## [Quoted text]
<<<<

Energy Markets

Just Finish the Damn Pipeline Already!

Written by Weekly Market Update | Jun 8, 2023 6:33:22 PM

Energy Markets Update 

Weekly natural gas inventories

The U.S. Energy Information Administration reported last week that natural gas in storage increased by 104 Bcf. The five-year average injection for June is about 82.8 Bcf. Total U.S. natural gas in storage stood at 2,550 Bcf last week, 28.3% higher than last year and 16.1% higher than the five-year average.

US power & gas update

  • Gas and power prices have declined slightly over the past 2 weeks, setting new lows for the balance of 2023 and finally putting pressure on outer years. Bearish fundamentals are now weighing more on the 2024-2026 strips, which are down 3-4% over the past two weeks and all below $4.00 per MMBtu.
  • The national gas storage surplus now sits about 16% above the 5-year average and 30% above last year.
  • Cooler spring temperatures have taken hold in much of the Northeast, pushing down res/com demand and likely maintaining the current storage surplus well into June. Future weather forecasts show above-average summer temperatures being brought by El Niño – though it’s certainly not being felt yet.

 

Source: NOAA

  • The healthy storage surplus position has not changed significantly since March but reflects a delicate counterbalance between moderate weather and a robust demand from the power sector. Gas demand from the power sector is up 10% year-over-year and regularly setting new monthly records.

>>>>

## [Task requirements]
A. Please set down, word for word, the part of the energy markets update that opens with the words containing "Just Finish the" and closes with "below $4.00 per MMBtu.".
B. Answer these questions from the energy markets update:
(i) By how much did natural gas in storage increase, according to the U.S. Energy Information Administration?
(ii) How much have the 2024-2026 strips fallen over the past two weeks?
(iii) By what percentage is gas demand from the power sector up year-over-year?
The material after this point is separate from the energy markets update.

## [Data provided]
<<<<

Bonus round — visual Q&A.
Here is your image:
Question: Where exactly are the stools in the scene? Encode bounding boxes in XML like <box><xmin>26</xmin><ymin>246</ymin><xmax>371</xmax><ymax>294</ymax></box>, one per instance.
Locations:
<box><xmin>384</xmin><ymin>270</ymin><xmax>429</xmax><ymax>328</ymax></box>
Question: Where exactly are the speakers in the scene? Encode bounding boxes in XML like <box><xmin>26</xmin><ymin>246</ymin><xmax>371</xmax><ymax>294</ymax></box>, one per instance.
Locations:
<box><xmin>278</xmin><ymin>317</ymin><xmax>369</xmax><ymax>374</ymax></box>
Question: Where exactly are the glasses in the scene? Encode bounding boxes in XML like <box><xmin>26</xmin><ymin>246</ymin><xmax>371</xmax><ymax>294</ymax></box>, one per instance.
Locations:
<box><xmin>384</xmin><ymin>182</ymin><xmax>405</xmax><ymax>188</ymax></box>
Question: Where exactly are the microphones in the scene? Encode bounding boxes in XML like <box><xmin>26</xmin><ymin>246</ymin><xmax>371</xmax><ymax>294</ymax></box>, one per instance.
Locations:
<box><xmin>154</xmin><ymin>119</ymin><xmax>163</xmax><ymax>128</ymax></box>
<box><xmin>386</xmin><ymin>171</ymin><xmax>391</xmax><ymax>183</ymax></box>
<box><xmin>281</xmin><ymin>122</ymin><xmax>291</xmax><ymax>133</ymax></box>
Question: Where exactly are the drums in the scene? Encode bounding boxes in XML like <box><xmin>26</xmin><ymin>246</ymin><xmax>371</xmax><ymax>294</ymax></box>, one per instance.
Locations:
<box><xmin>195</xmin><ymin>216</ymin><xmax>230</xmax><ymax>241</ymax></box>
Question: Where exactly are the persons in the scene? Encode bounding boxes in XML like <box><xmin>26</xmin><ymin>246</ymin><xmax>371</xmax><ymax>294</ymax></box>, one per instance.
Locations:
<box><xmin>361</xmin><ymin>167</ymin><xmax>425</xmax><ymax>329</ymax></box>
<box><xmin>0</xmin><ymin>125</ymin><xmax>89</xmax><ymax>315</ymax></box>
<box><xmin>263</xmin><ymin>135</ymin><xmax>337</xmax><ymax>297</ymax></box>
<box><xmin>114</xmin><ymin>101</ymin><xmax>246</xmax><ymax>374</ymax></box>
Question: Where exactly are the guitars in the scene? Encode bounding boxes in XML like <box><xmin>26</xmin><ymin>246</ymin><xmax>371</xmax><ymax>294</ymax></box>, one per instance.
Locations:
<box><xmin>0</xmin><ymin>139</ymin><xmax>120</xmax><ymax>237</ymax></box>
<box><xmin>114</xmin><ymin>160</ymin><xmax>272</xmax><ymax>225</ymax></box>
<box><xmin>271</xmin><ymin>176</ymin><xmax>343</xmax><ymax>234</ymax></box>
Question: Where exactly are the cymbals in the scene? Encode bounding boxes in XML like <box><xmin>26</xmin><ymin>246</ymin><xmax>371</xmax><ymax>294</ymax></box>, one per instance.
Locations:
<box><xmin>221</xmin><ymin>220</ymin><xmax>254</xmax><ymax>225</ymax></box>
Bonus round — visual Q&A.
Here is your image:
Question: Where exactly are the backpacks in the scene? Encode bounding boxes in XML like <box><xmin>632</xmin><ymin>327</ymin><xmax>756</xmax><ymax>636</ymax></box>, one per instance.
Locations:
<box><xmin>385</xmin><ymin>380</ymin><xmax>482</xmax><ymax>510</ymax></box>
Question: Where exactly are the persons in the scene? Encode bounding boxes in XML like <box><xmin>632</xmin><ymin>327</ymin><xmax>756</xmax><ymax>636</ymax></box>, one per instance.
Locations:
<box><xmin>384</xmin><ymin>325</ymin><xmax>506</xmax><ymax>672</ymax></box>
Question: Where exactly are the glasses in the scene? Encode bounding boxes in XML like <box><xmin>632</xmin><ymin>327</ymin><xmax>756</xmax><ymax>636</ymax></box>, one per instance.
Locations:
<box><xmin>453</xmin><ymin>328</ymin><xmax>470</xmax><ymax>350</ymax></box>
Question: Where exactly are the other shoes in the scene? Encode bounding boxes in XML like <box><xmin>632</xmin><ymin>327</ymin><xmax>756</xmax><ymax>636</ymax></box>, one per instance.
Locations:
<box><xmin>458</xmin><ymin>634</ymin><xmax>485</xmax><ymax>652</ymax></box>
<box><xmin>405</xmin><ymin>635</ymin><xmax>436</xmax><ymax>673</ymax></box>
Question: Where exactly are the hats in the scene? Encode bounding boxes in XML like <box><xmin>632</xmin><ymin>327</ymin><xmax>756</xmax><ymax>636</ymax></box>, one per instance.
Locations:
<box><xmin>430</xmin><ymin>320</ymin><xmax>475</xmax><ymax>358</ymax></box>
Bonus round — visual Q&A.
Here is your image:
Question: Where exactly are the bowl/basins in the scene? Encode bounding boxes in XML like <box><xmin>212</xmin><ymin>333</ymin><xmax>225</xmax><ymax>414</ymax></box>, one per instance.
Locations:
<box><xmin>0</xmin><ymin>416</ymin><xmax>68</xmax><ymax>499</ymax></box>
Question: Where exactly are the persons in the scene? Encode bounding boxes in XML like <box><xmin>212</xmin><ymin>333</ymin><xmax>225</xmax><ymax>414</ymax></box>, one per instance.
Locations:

>>>>

## [Responses in order]
A.
Just Finish the Damn Pipeline Already!

Written by Weekly Market Update | Jun 8, 2023 6:33:22 PM

Energy Markets Update 

Weekly natural gas inventories

The U.S. Energy Information Administration reported last week that natural gas in storage increased by 104 Bcf. The five-year average injection for June is about 82.8 Bcf. Total U.S. natural gas in storage stood at 2,550 Bcf last week, 28.3% higher than last year and 16.1% higher than the five-year average.

US power & gas update

  • Gas and power prices have declined slightly over the past 2 weeks, setting new lows for the balance of 2023 and finally putting pressure on outer years. Bearish fundamentals are now weighing more on the 2024-2026 strips, which are down 3-4% over the past two weeks and all below $4.00 per MMBtu.

B.
(i) 104 Bcf
(ii) 3-4%
(iii) 10%